■ Exercise details ■
Copy the following lines word for word.

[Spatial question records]
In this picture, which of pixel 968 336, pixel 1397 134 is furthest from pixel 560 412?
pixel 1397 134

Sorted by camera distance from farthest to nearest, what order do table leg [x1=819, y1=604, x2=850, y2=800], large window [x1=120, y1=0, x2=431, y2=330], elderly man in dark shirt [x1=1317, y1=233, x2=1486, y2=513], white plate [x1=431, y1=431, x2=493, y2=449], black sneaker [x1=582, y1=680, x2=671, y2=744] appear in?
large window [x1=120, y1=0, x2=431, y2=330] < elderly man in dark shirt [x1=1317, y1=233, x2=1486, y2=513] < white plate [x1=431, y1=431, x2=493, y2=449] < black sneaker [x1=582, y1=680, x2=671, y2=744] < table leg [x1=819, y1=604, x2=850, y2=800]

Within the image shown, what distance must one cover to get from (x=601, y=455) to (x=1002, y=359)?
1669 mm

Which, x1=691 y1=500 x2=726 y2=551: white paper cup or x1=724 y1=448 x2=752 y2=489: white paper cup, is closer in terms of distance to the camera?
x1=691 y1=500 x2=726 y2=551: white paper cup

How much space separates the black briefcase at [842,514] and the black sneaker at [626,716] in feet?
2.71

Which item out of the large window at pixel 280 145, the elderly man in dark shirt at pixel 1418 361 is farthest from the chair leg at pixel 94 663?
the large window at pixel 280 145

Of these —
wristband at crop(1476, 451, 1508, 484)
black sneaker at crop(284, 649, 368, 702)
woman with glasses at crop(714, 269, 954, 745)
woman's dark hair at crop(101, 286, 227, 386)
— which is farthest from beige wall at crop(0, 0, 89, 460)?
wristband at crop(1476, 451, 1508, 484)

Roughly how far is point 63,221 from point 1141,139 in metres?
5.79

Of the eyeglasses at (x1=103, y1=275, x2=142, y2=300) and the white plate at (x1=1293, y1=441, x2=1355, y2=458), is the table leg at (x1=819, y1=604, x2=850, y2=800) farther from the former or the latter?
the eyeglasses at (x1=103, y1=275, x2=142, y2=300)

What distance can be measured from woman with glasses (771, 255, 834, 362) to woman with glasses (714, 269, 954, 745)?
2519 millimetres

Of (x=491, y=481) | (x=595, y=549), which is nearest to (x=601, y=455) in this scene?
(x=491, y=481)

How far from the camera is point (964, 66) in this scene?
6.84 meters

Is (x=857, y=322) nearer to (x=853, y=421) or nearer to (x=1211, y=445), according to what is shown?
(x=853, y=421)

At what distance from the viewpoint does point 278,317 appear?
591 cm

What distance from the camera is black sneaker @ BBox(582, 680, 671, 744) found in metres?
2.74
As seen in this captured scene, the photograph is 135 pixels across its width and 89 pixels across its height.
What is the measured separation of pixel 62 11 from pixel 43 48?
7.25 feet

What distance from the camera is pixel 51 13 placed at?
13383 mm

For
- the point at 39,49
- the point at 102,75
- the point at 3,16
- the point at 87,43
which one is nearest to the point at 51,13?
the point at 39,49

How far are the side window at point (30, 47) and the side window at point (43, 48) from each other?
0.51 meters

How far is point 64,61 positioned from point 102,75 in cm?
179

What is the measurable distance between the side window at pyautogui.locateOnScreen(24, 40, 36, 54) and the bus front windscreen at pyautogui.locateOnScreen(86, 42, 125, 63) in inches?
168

■ Completed exercise ■
In this picture, which of pixel 968 336, pixel 1397 134 is furthest from pixel 560 412?
pixel 1397 134

Sorted by camera distance from farthest to nearest, what order do table leg [x1=819, y1=604, x2=850, y2=800], large window [x1=120, y1=0, x2=431, y2=330], elderly man in dark shirt [x1=1317, y1=233, x2=1486, y2=513], white plate [x1=431, y1=431, x2=493, y2=449], black sneaker [x1=582, y1=680, x2=671, y2=744] appear in?
large window [x1=120, y1=0, x2=431, y2=330] < elderly man in dark shirt [x1=1317, y1=233, x2=1486, y2=513] < white plate [x1=431, y1=431, x2=493, y2=449] < black sneaker [x1=582, y1=680, x2=671, y2=744] < table leg [x1=819, y1=604, x2=850, y2=800]

Within the image shown, what distance must one cover to get from (x=601, y=455) to (x=1002, y=359)?
1669 mm

Which, x1=691 y1=500 x2=726 y2=551: white paper cup or x1=724 y1=448 x2=752 y2=489: white paper cup, is closer in terms of distance to the camera?
x1=691 y1=500 x2=726 y2=551: white paper cup

How much space separates the black briefcase at [842,514] and the black sneaker at [626,716] in feet?
2.71

Which item out of the large window at pixel 280 145, the elderly man in dark shirt at pixel 1418 361 is farthest from the chair leg at pixel 94 663?
the large window at pixel 280 145

Of these —
wristband at crop(1476, 451, 1508, 484)
black sneaker at crop(284, 649, 368, 702)
woman with glasses at crop(714, 269, 954, 745)
woman's dark hair at crop(101, 286, 227, 386)
— which is farthest from beige wall at crop(0, 0, 89, 460)?
wristband at crop(1476, 451, 1508, 484)

Roughly how far is point 63,221 from point 1141,139 in metres?
5.79

Of the eyeglasses at (x1=103, y1=275, x2=142, y2=300) and the white plate at (x1=1293, y1=441, x2=1355, y2=458), is the table leg at (x1=819, y1=604, x2=850, y2=800) farther from the former or the latter?
the eyeglasses at (x1=103, y1=275, x2=142, y2=300)

What distance can be measured from woman with glasses (771, 255, 834, 362) to woman with glasses (714, 269, 954, 745)?
2519 millimetres

Of (x=491, y=481) | (x=595, y=549), which is nearest to (x=601, y=455) in this scene?
(x=491, y=481)

How far from the camera is point (964, 66) in this scene?
6.84 meters

Is (x=857, y=322) nearer to (x=853, y=421) or nearer to (x=1211, y=445), according to what is shown?
(x=853, y=421)

At what distance from the viewpoint does point 278,317 appear?
591 cm

What distance from the camera is black sneaker @ BBox(582, 680, 671, 744) found in metres?
2.74
As seen in this captured scene, the photograph is 135 pixels across its width and 89 pixels across its height.
What is the measured separation of pixel 62 11 from pixel 43 48?
7.25 feet

What distance from the camera is pixel 51 13 placed at?
13383 mm

For
- the point at 39,49
- the point at 102,75
- the point at 3,16
- the point at 87,43
which one is nearest to the point at 51,13?
the point at 39,49

How far are the side window at point (30, 47) and the side window at point (43, 48) from each other?
0.51 meters

How far is point 64,61 positioned from point 102,75 in cm?
179

What is the measurable distance between the side window at pyautogui.locateOnScreen(24, 40, 36, 54) and the bus front windscreen at pyautogui.locateOnScreen(86, 42, 125, 63) in inches?
168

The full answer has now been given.